K-Park Training Academy
- Location: St Leonards, East Kilbride, South Lanarkshire
- Coordinates: 55°45′00″N 4°08′49″W﻿ / ﻿55.750°N 4.147°W
- Owner: East Kilbride Community Trust
- Surface: Third Generation synthetic pitches

Construction
- Opened: May 2011

Tenants
- East Kilbride F.C. (2011–present) Celtic F.C. Women (2015–2021) Motherwell F.C. Women (2023–present)

= K-Park Training Academy =

Football stadium in South Lanarkshire, Scotland

K-Park Training Academy, currently known as The Bumblebee Stadium for sponsorship reasons, is a stadium and training ground for football in the St Leonards area of East Kilbride in South Lanarkshire. It is located within the site of Calderglen Country Park. It is the home ground of League One club East Kilbride.

==History==
K-Park was opened in May 2011 by the East Kilbride Community Trust (EKCT), who had previously drawn up plans that would give the large town a top-quality, UEFA-standard sports facility. Former Rangers and Scotland footballer Ally McCoist, who is from East Kilbride, officially opened the first phase of the new facility on 25 September 2011.

K-Park is used as the home ground for the newly formed football club East Kilbride F.C., who were founded in 2010, one year before the facility's official opening. They will play their first league matches at the venue before relocating to a proposed site near Langlands Golf Course. The local rugby team East Kilbride RFC also train at the facility. K-Park was the home of Celtic Women from March 2015 until July 2021.
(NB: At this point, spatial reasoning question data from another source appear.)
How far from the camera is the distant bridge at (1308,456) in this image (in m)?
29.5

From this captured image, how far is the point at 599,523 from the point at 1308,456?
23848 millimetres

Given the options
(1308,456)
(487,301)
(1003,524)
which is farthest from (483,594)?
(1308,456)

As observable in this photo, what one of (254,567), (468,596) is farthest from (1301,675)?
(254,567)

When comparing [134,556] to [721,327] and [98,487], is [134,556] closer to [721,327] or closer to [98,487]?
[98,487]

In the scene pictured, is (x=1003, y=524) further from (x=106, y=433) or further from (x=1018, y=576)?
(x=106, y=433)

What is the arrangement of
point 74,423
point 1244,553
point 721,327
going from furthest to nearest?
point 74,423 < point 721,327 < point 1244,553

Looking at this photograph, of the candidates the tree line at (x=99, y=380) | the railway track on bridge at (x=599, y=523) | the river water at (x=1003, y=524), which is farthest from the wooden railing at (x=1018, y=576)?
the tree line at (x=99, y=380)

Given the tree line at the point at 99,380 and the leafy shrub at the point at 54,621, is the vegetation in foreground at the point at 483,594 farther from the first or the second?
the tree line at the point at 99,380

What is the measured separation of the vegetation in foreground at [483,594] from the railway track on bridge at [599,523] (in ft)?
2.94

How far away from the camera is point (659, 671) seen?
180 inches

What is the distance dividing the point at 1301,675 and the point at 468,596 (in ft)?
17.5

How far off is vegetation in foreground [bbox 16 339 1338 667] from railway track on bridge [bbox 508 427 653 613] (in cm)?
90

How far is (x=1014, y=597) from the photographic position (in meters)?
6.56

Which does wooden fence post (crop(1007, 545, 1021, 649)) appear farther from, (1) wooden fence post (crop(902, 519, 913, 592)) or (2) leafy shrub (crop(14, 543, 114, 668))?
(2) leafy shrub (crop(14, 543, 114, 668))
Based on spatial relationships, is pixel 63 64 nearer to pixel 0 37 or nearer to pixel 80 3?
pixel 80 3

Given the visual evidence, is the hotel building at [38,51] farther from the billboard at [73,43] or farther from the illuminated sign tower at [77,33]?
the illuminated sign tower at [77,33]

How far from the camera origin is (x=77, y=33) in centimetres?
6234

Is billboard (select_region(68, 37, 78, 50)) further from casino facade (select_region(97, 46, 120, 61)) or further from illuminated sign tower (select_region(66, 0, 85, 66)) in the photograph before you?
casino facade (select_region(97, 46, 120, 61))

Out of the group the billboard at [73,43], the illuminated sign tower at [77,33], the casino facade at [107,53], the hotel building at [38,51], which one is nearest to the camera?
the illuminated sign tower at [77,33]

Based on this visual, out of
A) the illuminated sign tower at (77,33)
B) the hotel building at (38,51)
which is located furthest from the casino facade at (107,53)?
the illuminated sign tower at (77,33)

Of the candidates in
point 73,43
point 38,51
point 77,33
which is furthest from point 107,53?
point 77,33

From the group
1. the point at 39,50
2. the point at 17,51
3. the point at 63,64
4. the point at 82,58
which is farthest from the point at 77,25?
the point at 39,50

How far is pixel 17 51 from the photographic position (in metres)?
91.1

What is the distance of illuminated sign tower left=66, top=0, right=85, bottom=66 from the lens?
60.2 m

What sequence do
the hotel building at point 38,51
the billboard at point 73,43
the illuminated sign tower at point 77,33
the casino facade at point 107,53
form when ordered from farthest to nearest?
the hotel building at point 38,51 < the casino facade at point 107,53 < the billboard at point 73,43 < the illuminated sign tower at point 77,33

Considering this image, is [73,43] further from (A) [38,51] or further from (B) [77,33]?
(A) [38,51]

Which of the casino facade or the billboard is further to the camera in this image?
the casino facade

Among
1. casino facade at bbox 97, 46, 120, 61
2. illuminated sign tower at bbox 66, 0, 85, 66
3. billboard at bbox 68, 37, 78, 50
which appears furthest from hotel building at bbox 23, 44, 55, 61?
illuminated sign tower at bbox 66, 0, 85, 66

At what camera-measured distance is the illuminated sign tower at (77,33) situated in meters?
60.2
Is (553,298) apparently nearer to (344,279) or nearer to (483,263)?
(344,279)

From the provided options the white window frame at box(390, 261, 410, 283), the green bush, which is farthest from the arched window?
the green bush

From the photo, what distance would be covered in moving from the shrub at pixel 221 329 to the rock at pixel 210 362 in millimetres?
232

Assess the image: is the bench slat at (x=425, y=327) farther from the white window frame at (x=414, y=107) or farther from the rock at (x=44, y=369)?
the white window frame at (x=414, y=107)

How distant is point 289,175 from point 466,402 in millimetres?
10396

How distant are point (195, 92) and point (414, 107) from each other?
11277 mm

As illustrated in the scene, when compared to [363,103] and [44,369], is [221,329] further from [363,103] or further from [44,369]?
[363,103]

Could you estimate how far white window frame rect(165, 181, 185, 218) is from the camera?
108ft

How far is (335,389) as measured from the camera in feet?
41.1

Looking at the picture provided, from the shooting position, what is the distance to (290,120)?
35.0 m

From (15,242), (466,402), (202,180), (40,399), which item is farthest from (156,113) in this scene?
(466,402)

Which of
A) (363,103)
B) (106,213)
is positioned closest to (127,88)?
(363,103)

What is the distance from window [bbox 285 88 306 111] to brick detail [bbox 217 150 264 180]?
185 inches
==Structure and facilities==
It is mainly Third Generation synthetic football pitches that are at the facility, used by local clubs and clubs from the Scottish Football League. The parks are also easily convertible for rugby training.

The pitches at K-Park (of which there is one 11-a-side pitch and two 7-a-sides) are unusual, in that they consist of a mixture of quartz sand and rubber granules. This is to reduce the likelihood of an injury sustained or lower the impact of a fall, as well as allowing better ball control for the players that use the facility.